J.-le-lecteur-sympa (qui traduit notamment depuis l’espagnol) m’indique dans son mail qu’il s’agit sans doute d’un terme issu d’un dialecte amazonien et rejoint d’autres spectateurs-internautes en supposant qu’il signifie probablement « c’est interdit » ou « c’est maudit », ce qui paraît effectivement assez vraisemblable. Dans ce cas pourquoi ne pas le laisser tel quel dans sa langue d’origine, le mot ? En tout état de cause, je trouve qu’il aurait été bien plus judicieux d’écrire un mot à la place de ces majuscules entre crochets, même un mot inventé (si les scénaristes voulaient éviter la ruée sur Google à la recherche d’un dictionnaire en ligne dialecte amazonien-anglais), qui aurait aussi bien rempli sa fonction intrigante et mystérieuse.

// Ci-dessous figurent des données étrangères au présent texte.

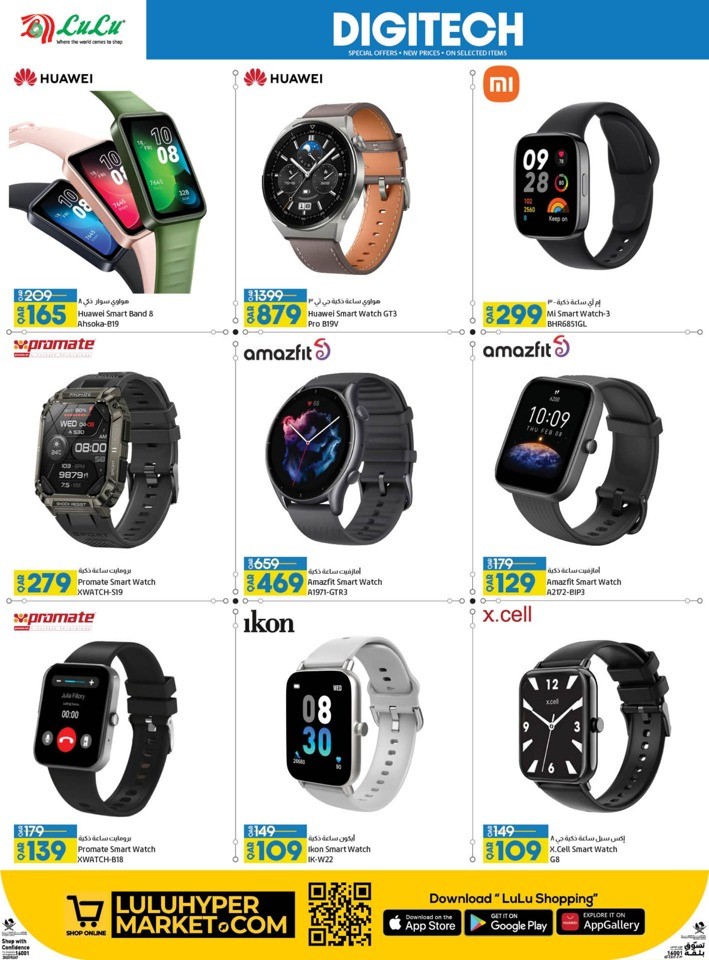 Lulu Electronics Deals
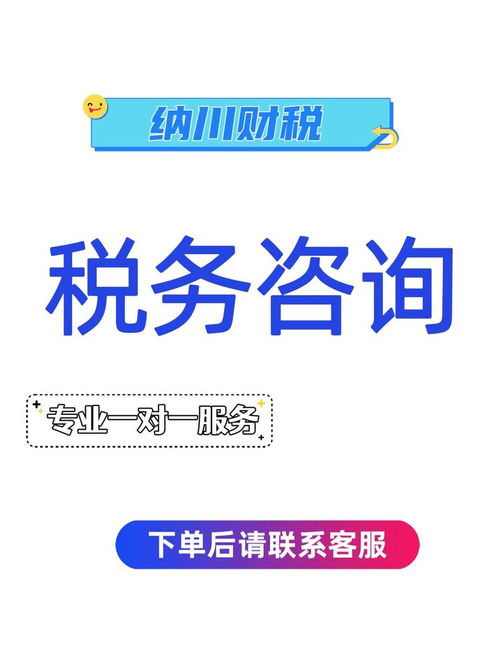 郴州代理記賬服務(wù)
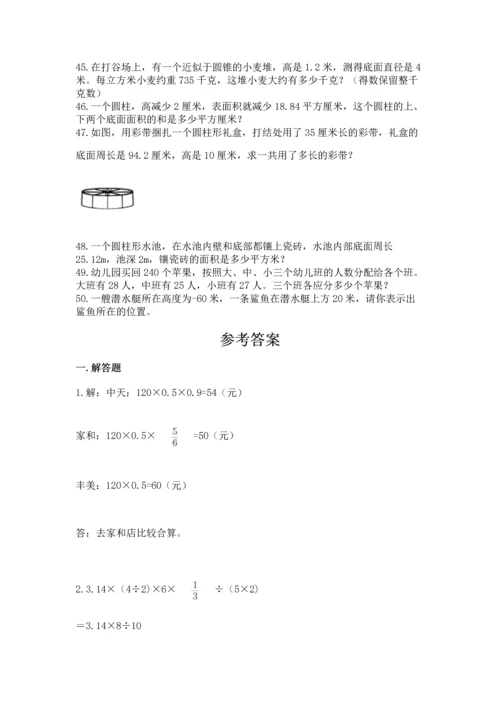 小升初数学应用题50道参考答案.docx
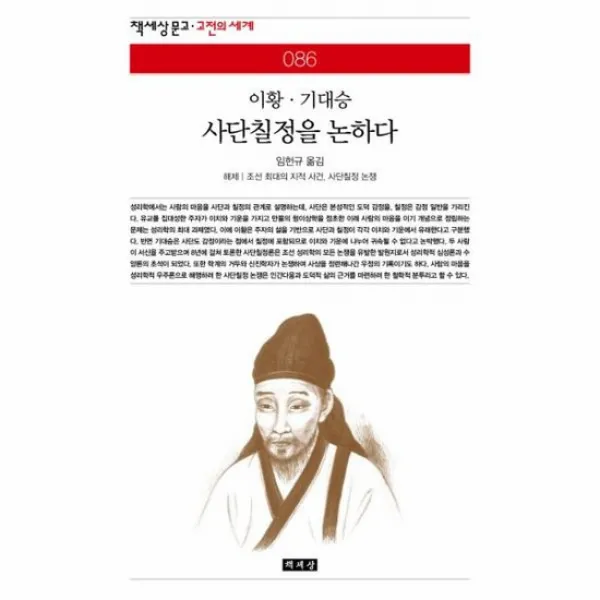 사단칠정을 논하다 086 책세상문고고전의세계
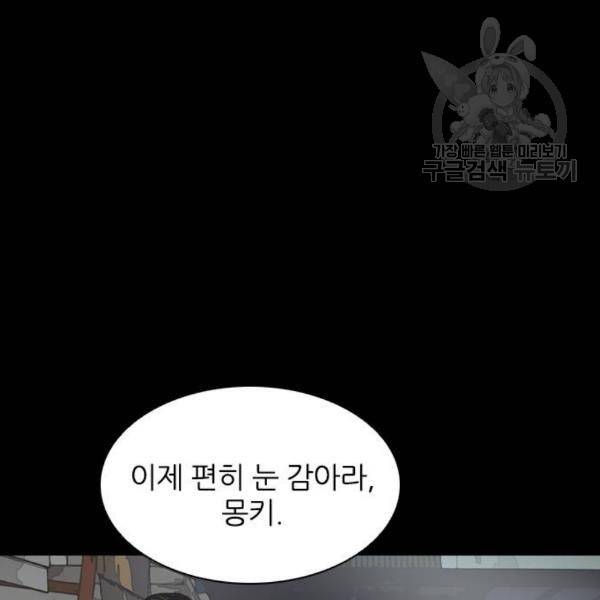 캐슬 64화 129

L’intérêt de cet [INTRADUISIBLE], en VO comme en VOST, m’échappe donc un peu. Il attire l’attention, il désespère les linguistes et il fait parler de lui, c’est indéniable. Mais à part ça ?
Flop.
Ah si, il donne l’impression que l’auteur des sous-titres, en VO comme en VOST, est un flemmard incompétent.
Re-flop.
Merci encore à J. pour cette capture d’écran point de départ d’une enquête rigolote.